→ **Task to complete**
Show every line in the records below that contains the word "travel".

[Records of questions based on scenes]
— Begin —
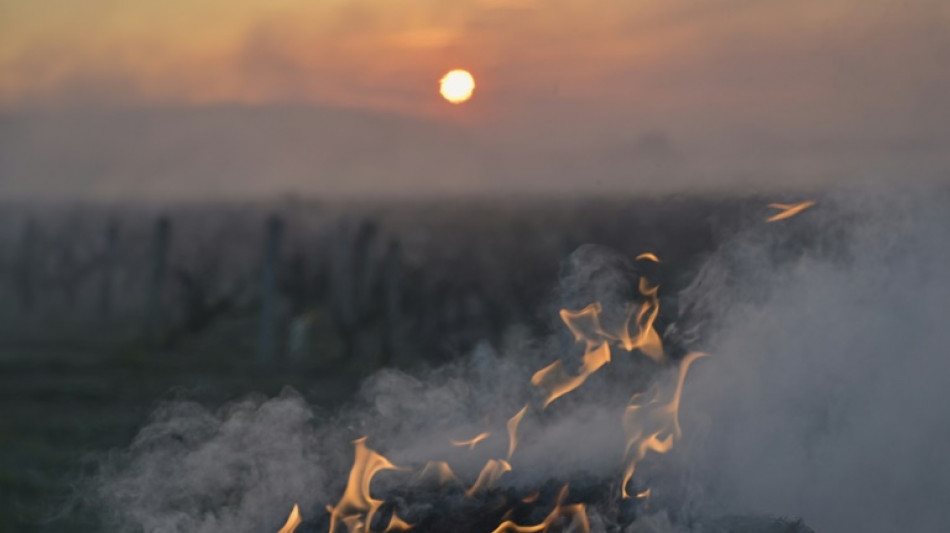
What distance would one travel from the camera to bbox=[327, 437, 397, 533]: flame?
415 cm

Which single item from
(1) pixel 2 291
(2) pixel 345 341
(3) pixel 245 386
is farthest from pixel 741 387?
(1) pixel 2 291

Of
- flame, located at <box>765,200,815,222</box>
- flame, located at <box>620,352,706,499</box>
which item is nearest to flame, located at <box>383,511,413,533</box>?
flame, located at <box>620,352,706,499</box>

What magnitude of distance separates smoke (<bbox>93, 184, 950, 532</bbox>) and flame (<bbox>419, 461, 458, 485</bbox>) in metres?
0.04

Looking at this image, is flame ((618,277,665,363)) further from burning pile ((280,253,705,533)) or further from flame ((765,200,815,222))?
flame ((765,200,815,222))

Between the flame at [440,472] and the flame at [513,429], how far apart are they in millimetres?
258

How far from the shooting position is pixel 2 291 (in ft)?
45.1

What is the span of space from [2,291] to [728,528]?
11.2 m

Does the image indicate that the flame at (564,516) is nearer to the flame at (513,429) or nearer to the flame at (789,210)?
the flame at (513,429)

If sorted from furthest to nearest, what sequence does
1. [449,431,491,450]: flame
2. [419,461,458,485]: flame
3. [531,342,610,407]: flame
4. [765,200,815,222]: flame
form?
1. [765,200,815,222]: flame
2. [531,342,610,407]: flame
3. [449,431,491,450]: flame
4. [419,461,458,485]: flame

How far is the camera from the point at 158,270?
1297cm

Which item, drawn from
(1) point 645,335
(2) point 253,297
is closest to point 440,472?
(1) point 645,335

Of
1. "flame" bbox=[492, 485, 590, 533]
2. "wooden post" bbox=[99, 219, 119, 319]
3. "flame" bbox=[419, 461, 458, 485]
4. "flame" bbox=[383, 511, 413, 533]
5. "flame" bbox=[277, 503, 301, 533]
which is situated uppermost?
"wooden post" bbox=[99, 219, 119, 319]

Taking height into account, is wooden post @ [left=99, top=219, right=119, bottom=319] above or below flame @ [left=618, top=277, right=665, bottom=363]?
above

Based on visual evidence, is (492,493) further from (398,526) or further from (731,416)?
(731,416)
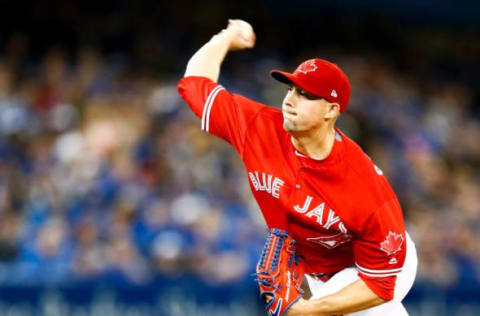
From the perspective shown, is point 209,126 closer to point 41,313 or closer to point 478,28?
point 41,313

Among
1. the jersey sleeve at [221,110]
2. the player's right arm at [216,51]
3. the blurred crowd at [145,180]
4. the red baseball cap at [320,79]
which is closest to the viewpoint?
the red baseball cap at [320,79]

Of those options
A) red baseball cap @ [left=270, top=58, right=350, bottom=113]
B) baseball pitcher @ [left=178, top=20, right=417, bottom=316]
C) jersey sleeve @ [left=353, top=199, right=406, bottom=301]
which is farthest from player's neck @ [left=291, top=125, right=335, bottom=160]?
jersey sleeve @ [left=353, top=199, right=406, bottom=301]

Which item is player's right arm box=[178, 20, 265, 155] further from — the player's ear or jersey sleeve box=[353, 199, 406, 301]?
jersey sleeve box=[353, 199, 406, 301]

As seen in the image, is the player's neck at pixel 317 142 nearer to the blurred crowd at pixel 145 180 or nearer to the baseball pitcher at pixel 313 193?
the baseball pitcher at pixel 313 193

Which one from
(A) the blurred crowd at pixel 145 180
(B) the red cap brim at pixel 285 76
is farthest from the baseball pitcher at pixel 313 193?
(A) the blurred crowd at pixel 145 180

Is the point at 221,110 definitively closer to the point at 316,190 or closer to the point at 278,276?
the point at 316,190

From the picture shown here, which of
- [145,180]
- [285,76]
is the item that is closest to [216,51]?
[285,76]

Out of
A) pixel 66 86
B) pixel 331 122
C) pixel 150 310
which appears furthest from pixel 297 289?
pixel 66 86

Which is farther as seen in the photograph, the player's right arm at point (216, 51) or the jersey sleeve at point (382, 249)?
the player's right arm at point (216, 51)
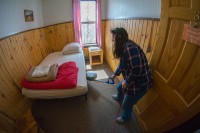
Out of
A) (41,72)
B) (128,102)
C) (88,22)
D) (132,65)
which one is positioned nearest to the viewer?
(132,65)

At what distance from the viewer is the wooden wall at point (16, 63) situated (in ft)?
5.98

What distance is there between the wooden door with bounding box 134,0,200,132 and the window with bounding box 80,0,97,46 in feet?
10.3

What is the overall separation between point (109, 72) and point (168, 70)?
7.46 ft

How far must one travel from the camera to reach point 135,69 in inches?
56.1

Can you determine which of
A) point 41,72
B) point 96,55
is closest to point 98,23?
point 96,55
— End —
— Begin —
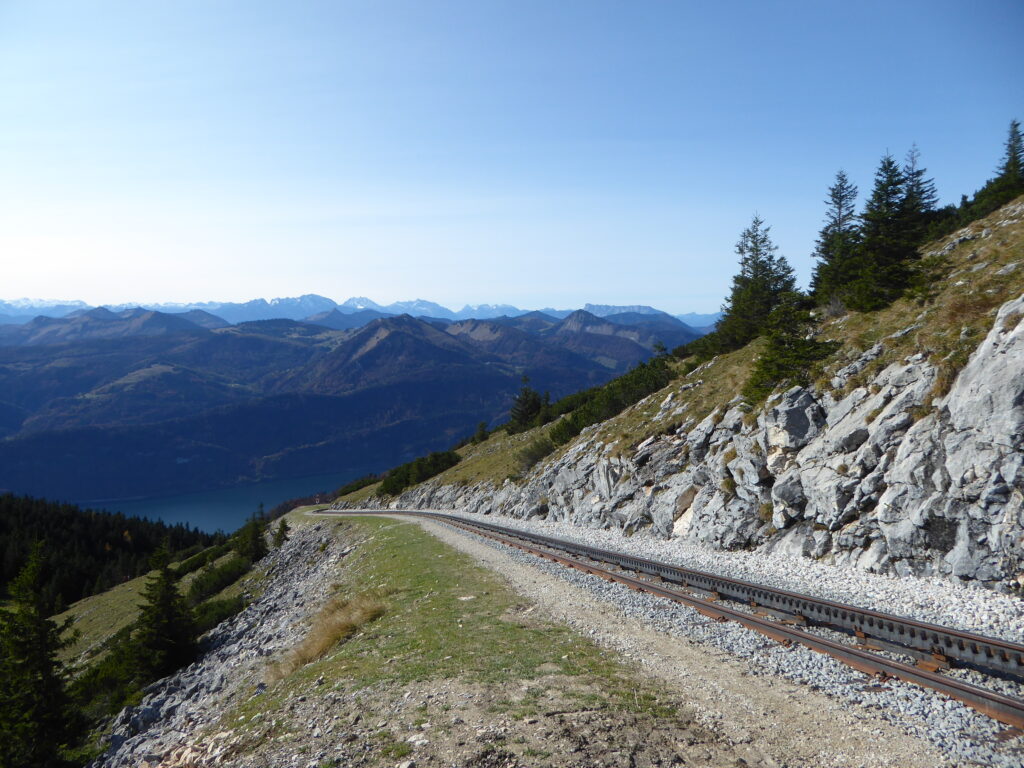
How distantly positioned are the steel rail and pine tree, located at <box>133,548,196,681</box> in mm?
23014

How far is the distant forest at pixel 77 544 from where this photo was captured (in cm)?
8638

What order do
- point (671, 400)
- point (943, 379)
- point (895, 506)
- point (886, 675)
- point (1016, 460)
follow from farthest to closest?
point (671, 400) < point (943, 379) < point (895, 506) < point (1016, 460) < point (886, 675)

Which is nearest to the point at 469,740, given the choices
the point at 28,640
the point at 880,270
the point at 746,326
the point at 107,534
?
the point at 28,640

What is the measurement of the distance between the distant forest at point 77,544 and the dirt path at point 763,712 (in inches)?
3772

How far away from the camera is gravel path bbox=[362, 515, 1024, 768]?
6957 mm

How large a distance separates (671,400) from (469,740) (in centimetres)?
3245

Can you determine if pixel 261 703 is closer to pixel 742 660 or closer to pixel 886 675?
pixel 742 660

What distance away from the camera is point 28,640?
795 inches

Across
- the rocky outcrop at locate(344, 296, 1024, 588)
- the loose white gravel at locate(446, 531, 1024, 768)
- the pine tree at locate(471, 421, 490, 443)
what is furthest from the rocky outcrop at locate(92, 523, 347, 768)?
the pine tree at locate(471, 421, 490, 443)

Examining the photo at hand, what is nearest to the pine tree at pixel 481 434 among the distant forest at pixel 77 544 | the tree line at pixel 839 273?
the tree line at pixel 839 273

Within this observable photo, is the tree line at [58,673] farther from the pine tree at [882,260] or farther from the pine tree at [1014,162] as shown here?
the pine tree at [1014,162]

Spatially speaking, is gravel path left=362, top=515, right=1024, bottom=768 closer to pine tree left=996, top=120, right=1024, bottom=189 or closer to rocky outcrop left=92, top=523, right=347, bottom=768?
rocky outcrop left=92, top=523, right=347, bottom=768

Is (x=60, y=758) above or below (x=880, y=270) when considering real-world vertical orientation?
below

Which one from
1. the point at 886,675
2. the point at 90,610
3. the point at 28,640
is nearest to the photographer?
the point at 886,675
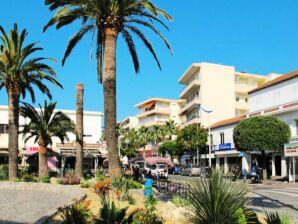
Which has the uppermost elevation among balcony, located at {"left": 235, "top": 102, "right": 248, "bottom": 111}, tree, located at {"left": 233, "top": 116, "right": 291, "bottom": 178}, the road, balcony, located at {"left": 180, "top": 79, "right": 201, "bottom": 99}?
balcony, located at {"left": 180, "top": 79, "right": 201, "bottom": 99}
— End —
→ **Response for this exercise**
What distance would one travel from the camera to bbox=[327, 437, 397, 533]: flame?
How far must one travel from the camera to reach point 135,69 in inches?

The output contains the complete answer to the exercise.